American Craft Pioneers
In the early nineteenth century it became increasingly popular for rural Americans of modest means to take the decoration of their homes and furniture into their own hands. The artist Rufus Porter was an early proponent of the American craft movement, who believed that the arts needed to be accessible to, and appreciated by, the nation as a whole. In 1825 he published A Select Collection of Valuable and Curious Arts, and Interesting Experiments Which are Well Explained, and Warranted Genuine, and May be Prepared, Safely and at Little Expense, which is a book of instructions for various domestic decorative arts, including wall, floor, and furniture painting. By the end of the nineteenth century, the preindustrial craft trades had almost totally disappeared. Industrial expansion and westward movement had largely severed American culture from early Colonial American and Native American craft roots. Against this backdrop, Louis Comfort Tiffany was a pioneer of the American craft movement, arguing for the placement of well-designed and crafted objects in the American home. Tiffany's elegant stained glass creations were influenced by the values of William Morris and became America's leading embodiment of art nouveau.

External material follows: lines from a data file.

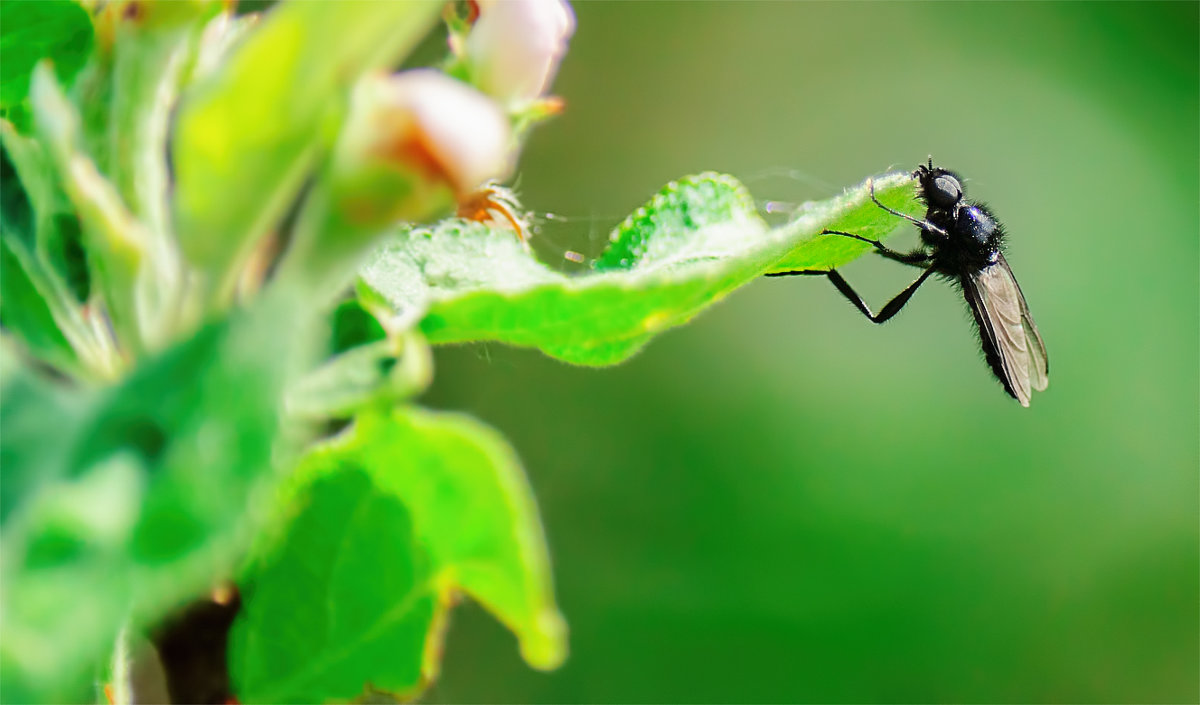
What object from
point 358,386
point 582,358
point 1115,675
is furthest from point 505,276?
point 1115,675

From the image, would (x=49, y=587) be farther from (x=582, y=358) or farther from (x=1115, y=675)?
(x=1115, y=675)

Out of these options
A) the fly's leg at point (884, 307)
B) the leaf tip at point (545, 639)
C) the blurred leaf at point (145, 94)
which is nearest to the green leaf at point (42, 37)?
the blurred leaf at point (145, 94)

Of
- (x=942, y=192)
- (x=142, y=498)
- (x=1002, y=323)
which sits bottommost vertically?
(x=1002, y=323)

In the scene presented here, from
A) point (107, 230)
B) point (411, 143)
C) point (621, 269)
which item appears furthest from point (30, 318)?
point (621, 269)

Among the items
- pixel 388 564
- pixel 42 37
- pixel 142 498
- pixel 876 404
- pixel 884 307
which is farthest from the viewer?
pixel 876 404

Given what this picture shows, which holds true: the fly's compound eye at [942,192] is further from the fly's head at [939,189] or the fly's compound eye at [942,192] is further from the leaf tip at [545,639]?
the leaf tip at [545,639]

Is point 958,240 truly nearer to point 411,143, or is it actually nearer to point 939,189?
point 939,189

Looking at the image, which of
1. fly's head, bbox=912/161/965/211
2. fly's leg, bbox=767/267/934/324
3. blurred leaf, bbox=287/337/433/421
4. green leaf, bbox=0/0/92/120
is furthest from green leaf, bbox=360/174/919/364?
fly's head, bbox=912/161/965/211
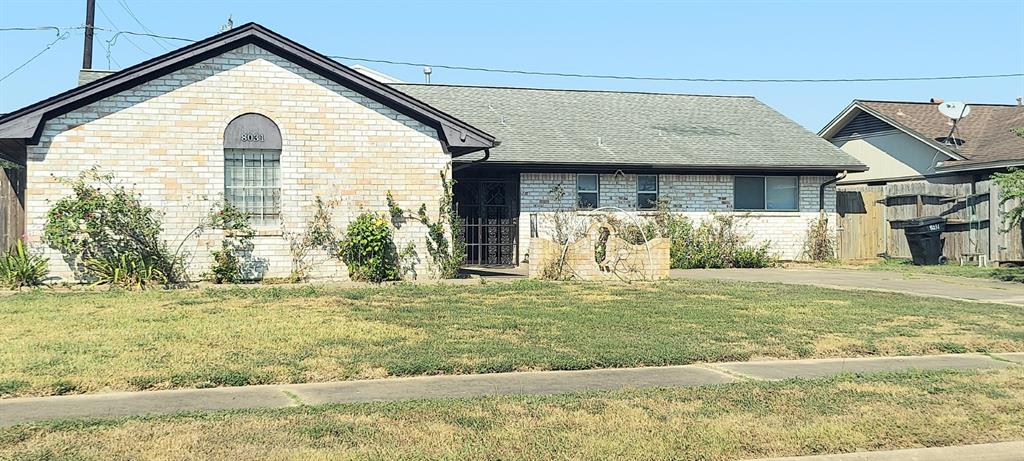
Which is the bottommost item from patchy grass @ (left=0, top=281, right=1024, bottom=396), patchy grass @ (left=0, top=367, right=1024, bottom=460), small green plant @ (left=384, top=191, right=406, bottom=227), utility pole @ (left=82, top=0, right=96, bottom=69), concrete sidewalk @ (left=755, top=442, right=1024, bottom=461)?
concrete sidewalk @ (left=755, top=442, right=1024, bottom=461)

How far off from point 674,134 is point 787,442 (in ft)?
71.2

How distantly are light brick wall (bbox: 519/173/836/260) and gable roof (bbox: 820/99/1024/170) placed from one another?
4.67 meters

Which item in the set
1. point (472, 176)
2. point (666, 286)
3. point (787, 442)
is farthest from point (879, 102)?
Result: point (787, 442)

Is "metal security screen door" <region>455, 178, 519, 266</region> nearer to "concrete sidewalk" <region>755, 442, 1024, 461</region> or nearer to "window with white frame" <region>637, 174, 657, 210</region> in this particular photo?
"window with white frame" <region>637, 174, 657, 210</region>

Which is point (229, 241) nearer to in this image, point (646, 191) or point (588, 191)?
point (588, 191)

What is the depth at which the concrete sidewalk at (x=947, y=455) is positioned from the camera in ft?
20.8

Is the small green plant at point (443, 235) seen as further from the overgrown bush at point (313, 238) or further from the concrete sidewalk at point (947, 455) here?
the concrete sidewalk at point (947, 455)

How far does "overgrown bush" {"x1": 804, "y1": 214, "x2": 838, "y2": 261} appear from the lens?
26844 millimetres

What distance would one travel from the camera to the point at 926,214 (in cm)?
2664

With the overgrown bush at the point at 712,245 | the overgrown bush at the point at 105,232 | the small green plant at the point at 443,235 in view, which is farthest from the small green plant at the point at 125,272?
the overgrown bush at the point at 712,245

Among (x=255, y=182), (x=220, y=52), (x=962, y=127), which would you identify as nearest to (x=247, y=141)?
(x=255, y=182)

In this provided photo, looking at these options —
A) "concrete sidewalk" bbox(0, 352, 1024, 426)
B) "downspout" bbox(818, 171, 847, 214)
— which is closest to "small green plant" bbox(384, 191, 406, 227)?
"concrete sidewalk" bbox(0, 352, 1024, 426)

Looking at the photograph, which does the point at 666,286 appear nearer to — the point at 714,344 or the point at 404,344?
the point at 714,344

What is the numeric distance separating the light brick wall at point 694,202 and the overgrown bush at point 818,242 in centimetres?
15
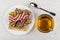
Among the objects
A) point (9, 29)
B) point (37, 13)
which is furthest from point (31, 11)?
point (9, 29)

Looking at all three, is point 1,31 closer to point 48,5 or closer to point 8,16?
point 8,16

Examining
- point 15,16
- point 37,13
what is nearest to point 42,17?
point 37,13

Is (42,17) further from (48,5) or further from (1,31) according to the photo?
(1,31)

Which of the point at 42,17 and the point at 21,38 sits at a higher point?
the point at 42,17

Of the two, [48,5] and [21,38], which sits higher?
[48,5]

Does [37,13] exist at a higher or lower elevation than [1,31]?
higher

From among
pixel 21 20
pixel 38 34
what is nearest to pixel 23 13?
pixel 21 20
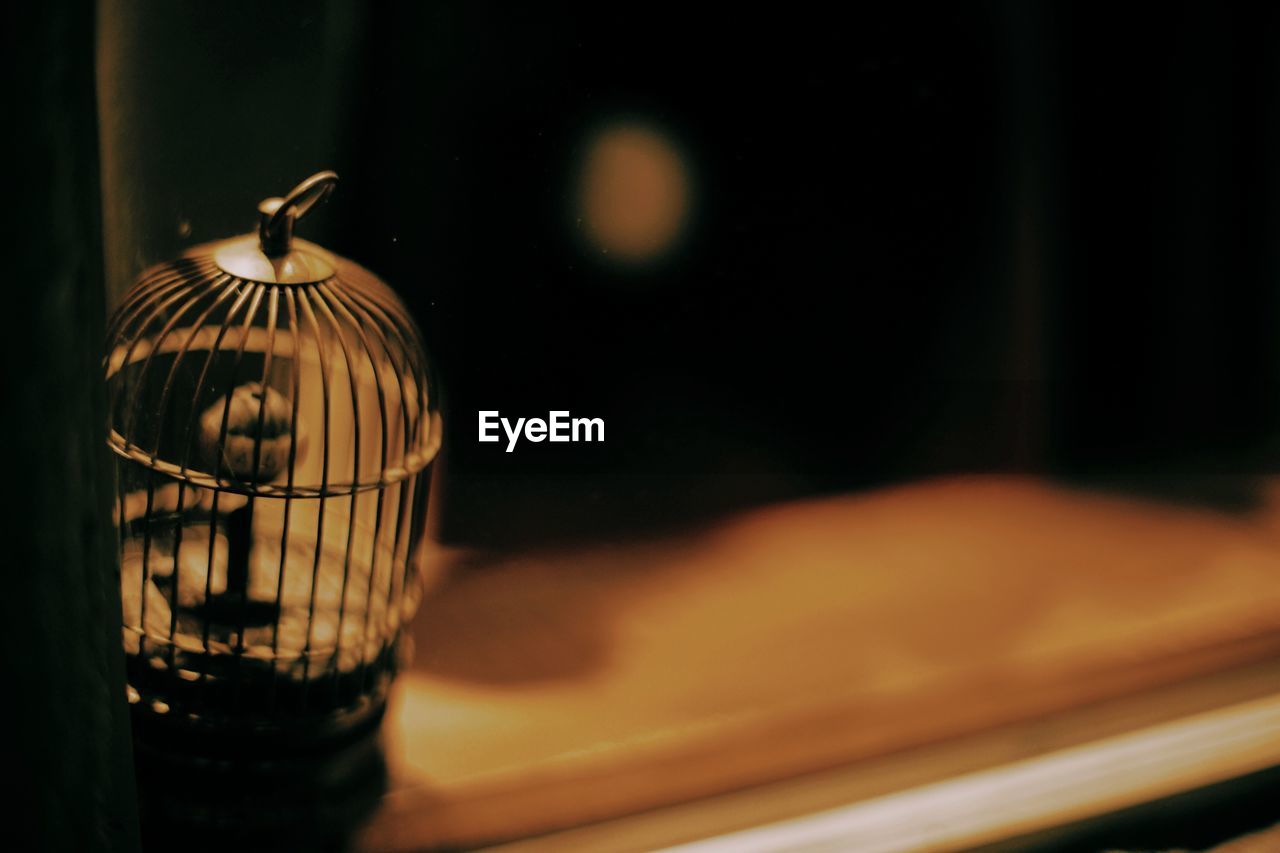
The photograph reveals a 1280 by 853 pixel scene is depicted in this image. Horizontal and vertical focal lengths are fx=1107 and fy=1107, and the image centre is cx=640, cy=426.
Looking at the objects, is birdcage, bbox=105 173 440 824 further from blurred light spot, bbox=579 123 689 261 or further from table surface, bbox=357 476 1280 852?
blurred light spot, bbox=579 123 689 261

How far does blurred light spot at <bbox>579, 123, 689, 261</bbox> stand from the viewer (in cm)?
100

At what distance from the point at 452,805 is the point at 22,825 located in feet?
1.24

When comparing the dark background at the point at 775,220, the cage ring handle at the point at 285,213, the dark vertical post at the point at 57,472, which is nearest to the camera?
the dark vertical post at the point at 57,472

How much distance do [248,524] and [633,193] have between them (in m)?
0.51

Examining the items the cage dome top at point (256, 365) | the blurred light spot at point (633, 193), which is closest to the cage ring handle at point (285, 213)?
the cage dome top at point (256, 365)

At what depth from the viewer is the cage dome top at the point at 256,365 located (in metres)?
0.68

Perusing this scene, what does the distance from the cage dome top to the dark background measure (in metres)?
0.07

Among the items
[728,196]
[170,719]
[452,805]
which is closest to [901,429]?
[728,196]

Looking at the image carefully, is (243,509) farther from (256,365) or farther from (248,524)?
(256,365)

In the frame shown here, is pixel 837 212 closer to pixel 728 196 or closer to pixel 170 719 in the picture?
pixel 728 196

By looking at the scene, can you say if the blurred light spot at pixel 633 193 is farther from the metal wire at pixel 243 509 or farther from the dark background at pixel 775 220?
the metal wire at pixel 243 509

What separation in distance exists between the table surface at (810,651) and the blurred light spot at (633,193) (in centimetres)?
33

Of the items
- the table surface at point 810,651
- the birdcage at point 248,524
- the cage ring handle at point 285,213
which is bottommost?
the table surface at point 810,651

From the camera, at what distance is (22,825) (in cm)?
53
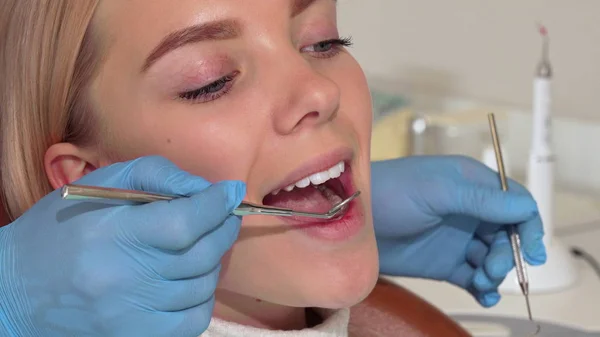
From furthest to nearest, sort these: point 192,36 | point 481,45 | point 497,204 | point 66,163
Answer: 1. point 481,45
2. point 497,204
3. point 66,163
4. point 192,36

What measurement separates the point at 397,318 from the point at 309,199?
0.26 meters

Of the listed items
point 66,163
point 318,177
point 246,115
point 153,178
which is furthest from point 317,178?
point 66,163

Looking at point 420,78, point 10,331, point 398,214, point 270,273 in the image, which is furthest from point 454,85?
point 10,331

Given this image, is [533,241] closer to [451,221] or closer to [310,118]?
[451,221]

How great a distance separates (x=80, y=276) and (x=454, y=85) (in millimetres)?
1695

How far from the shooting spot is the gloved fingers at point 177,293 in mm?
960

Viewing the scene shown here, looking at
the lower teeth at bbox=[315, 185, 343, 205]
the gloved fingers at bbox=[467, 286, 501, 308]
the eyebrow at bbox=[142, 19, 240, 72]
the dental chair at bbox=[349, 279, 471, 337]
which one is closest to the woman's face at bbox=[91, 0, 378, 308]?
the eyebrow at bbox=[142, 19, 240, 72]

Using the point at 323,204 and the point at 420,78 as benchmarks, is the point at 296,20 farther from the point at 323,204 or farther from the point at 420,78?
the point at 420,78

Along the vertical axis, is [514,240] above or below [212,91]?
below

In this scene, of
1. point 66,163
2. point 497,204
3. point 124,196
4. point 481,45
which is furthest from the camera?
point 481,45

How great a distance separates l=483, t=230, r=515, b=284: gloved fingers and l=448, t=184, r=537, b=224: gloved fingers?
52 millimetres

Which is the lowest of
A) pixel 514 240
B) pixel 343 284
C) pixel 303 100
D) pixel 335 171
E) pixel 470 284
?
pixel 470 284

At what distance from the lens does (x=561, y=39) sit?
217cm

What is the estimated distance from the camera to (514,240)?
137 cm
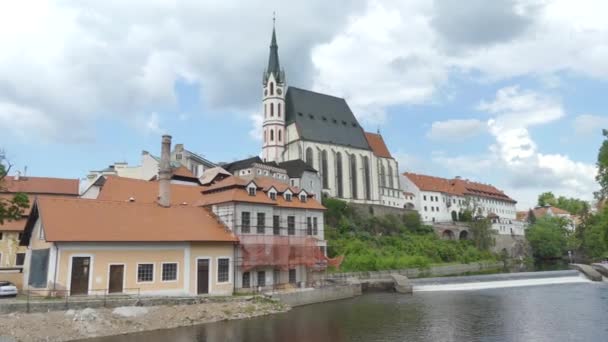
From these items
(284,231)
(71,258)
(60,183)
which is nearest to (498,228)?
(284,231)

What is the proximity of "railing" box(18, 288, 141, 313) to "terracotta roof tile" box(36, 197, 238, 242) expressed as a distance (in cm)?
317

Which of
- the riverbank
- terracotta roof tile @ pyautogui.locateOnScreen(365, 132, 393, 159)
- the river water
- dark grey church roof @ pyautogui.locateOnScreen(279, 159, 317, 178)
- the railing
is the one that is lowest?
the river water

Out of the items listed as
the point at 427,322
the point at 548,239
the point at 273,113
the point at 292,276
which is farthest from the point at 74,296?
the point at 548,239

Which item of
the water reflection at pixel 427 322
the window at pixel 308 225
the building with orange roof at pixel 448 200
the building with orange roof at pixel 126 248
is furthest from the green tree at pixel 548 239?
the building with orange roof at pixel 126 248

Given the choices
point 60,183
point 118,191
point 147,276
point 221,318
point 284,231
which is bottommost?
point 221,318

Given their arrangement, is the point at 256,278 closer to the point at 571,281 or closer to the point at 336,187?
the point at 571,281

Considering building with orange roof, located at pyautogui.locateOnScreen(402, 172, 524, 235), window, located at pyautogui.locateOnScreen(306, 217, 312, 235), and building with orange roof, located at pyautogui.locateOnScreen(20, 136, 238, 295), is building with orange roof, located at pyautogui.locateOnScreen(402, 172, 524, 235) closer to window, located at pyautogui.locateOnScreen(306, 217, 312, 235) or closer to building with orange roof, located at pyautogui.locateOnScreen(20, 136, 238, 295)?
window, located at pyautogui.locateOnScreen(306, 217, 312, 235)

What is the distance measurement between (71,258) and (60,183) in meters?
40.0

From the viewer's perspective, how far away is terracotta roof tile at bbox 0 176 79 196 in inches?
2384

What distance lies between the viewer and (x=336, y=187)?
93125mm

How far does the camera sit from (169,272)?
31.8 metres

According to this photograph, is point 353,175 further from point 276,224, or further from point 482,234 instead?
point 276,224

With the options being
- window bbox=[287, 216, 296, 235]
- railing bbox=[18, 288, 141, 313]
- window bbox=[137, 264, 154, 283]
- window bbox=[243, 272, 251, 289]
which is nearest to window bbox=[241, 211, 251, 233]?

Gustav Stickley, the cabinetmaker was an early leader in the development of Studio Furniture and the American craft movement. Stickley's designs were distinguished by their simplicity and by their harmony between interior decorative art and architecture. Stickley's magazine, "The Craftsman," was a forum for this movement from 1901 through 1916. Originally focused on expounding ideas from the England's Arts and Crafts Movement, "The Craftsman" increasingly developed American craft concepts over the years of its publication. Stickley's ideas later had significant influence on Frank Lloyd Wright and future generations of American craftsmen, artists and architects.
The Roycroft movement was an American adaptation of the British arts and crafts movement founded by Elbert Hubbard and his wife Bertha Crawford Hubbard in the small-town of East Aurora, New York in 1895. Its primary focus was on writing and publishing ornate books, but it also made furniture and metal products. Roycroft was organized as a living/working artisans' community along the lines of a Medieval European guild.